Aku menopang daguku dengan tangan sambil menatap keluar jendela mobil, memperhatikan kepingan salju yang terlihat jelas karena pancaran lampu jalan. Aku memperhatikan dengan takjub ketika melihat kepingan salju itu turun dengan perlahan ke tanah lalu setelahnya aku langsung mengalihkan perhatianku ketika aku mendengarkan radio mobil yang tiba-tiba dinyalakan dan beberapa saat kemudian aku mendengar seseorang yang duduk di sampingku bernyanyi mengikuti lagu. Aku tertawa ketika dia bernyanyi seolah dia adalah penyanyi propesional.
Aku kembali mengalihkan perhatianku ketika mendengar ponselku berbunyi yang menandakan bahwa ada satu pesan masuk. Aku langsung merogoh saku mantel yang aku pakai lalu mengeluarkan ponselku, membuka kunci ponselku lalu langsung membaca pesan yang ternyata dikirim oleh salah satu sahabat dekatku.
"Apakah kau ingat Bom?" tanyaku kepada Donghae, kekasihnya yang saat ini sedang menyetir. Kami sedang menuju ke apartemenku.
"Bom?" katanya sambil mengecilkan suara radio. "Apakah dia yang menemanimu saat kau mengunjungiku di Jepang?" tanyanya lagi yang langsung aku balas dengan gelengan kepala.
"Bukan, itu Hyooni." Kataku sambil mengangkat kepala lalu menatapnya dengan sedikit merenggut, dia sangat pelupa. "Dia sahabatku sejak SMA. Kalian pernah bertemu saat dia mengunjungi apartemenku beberapa bulan yang lalu."
"Oh yang itu, aku ingat sekarang." Katanya sambil mengangguk lalu menatapku sekilas."Kenapa dengan dia?"

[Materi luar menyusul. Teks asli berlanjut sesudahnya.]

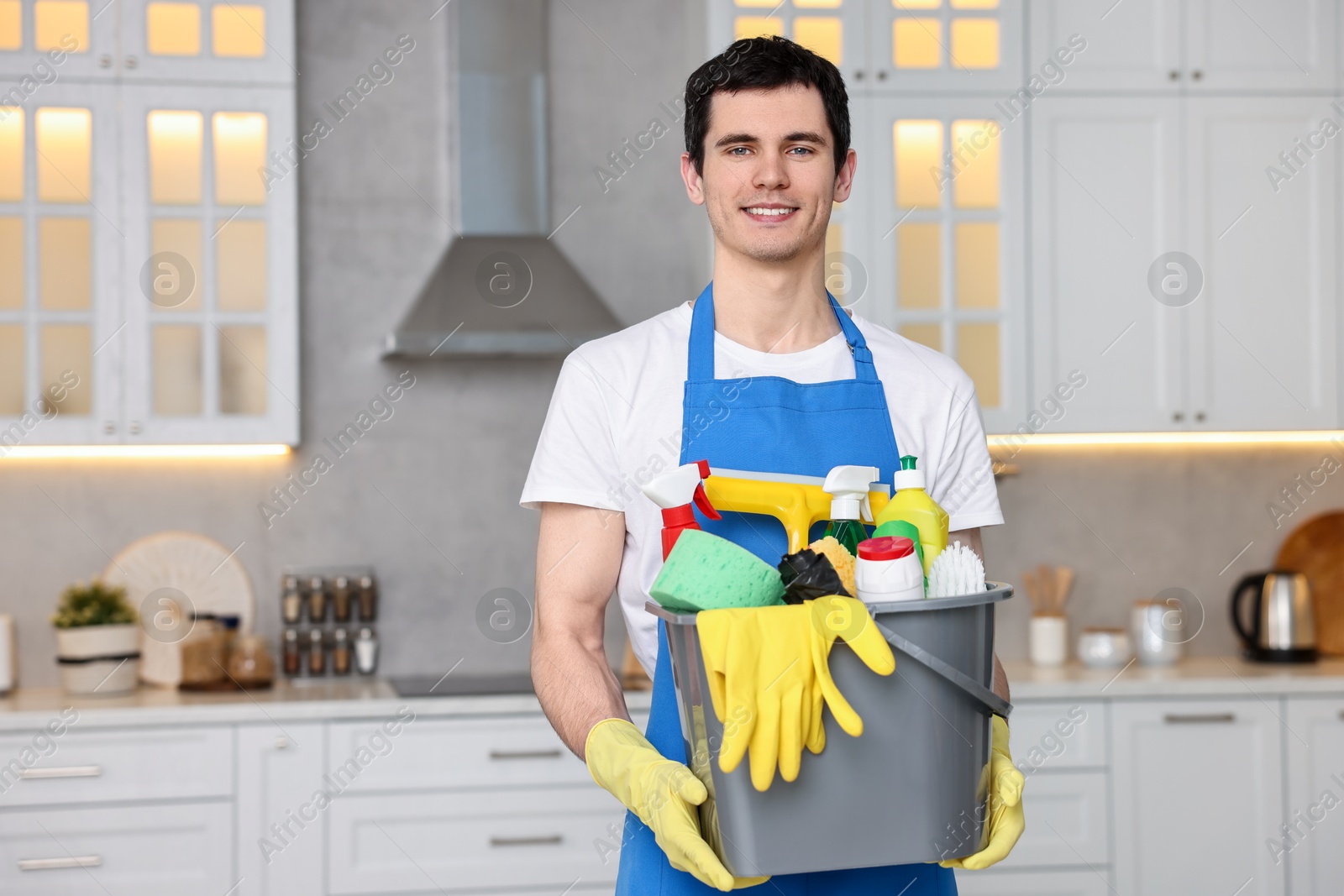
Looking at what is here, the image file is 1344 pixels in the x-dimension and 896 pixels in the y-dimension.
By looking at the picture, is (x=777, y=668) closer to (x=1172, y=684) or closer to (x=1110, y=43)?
(x=1172, y=684)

"Bom menikah minggu depan di Jeju. Dia memintaku untuk menjadi pengiringnya." Kataku sambil tersenyum lebar. "Dia juga memintamu datang." Kataku lagi.
"Minggu depan? Tanggal berapa? Aku takut tidak bisa." Katanya sambil melihatku lagi. "Kau tahu aku harus ke Jepang minggu depan." Tambahnya lagi yang membuatku langsung kecewa karena aku ingat tanggal Bom menikah sama dengan keberangkatannya ke Jepang.
"Aku baru ingat bahwa kau harus ke Jepang, sepertinya aku harus berangkat sendiri."
"Mianhae." Katanya degan raut meminta maaf.
"Tidak apa-apa. Lagipula kau memang tidak bisa." Kataku walaupun aku memang sedikit kecewa.
"Tapi kau tidak apa-apa jika sendirian?" tanyanya yang terdengar sedikit khawatir.
"Tidak, lagipula nanti aku ingin menghabiskan banyak waktu dengannya sebelum dia menikah." Kataku lagi berusaha untuk meyakinkan Donghae.
"Syukurlah kalau begitu. Nanti aku akan menemanimu membeli hadiah pernikahan untuknya, kau boleh memberikan apapun, aku kan membelikannya." Katanya sambil tersenyum lega.
"Ani, tidak usah.Aku punya uang kok."
"Aku merasa bersalah jadi setidaknya aku bisa melakukan itu untukmu." Katanya tegas yang kemudian aku balas dengan anggukan.
Saat aku akan bilang terimakasih tiba-tiba aku mendengar ponsel Donghae berbunyi. Dia langsung mengangkat ponselnya yang sudah tersambung ke mobil. Aku mendengarkannya dengan seksama dan langsung mengerutkan keningku ketika mendengar bahwa dia harus segera datang ke tempatnya bekerja karena ada suatu masalah yang terjadi di sana.
"Kau harus pergi ke kantor?" tanyaku langsung ketika dia menutup panggilannya.
"Apakah kau tidak apa-apa jika aku menurunkanmu di halte depan? Kau tidak apa-apa jika naik taksi? Aku harus segera kesana." Katanya dengan sangat merasa bersalah. Aku langsung merenggut lalu memalingkan wajahku keluar jendelan.
"Babe, jangan seperti itu. Kau tahu bukan bahwa ini bukan kehendakku." Katanya lembut, dia melepaskan salah satu tangannya dari stir mobil lalu menggapai tanganku. "Mianhae." Katanya lagi sambil meremas tanganku. Aku masih cemberut dan tidak membalasnya.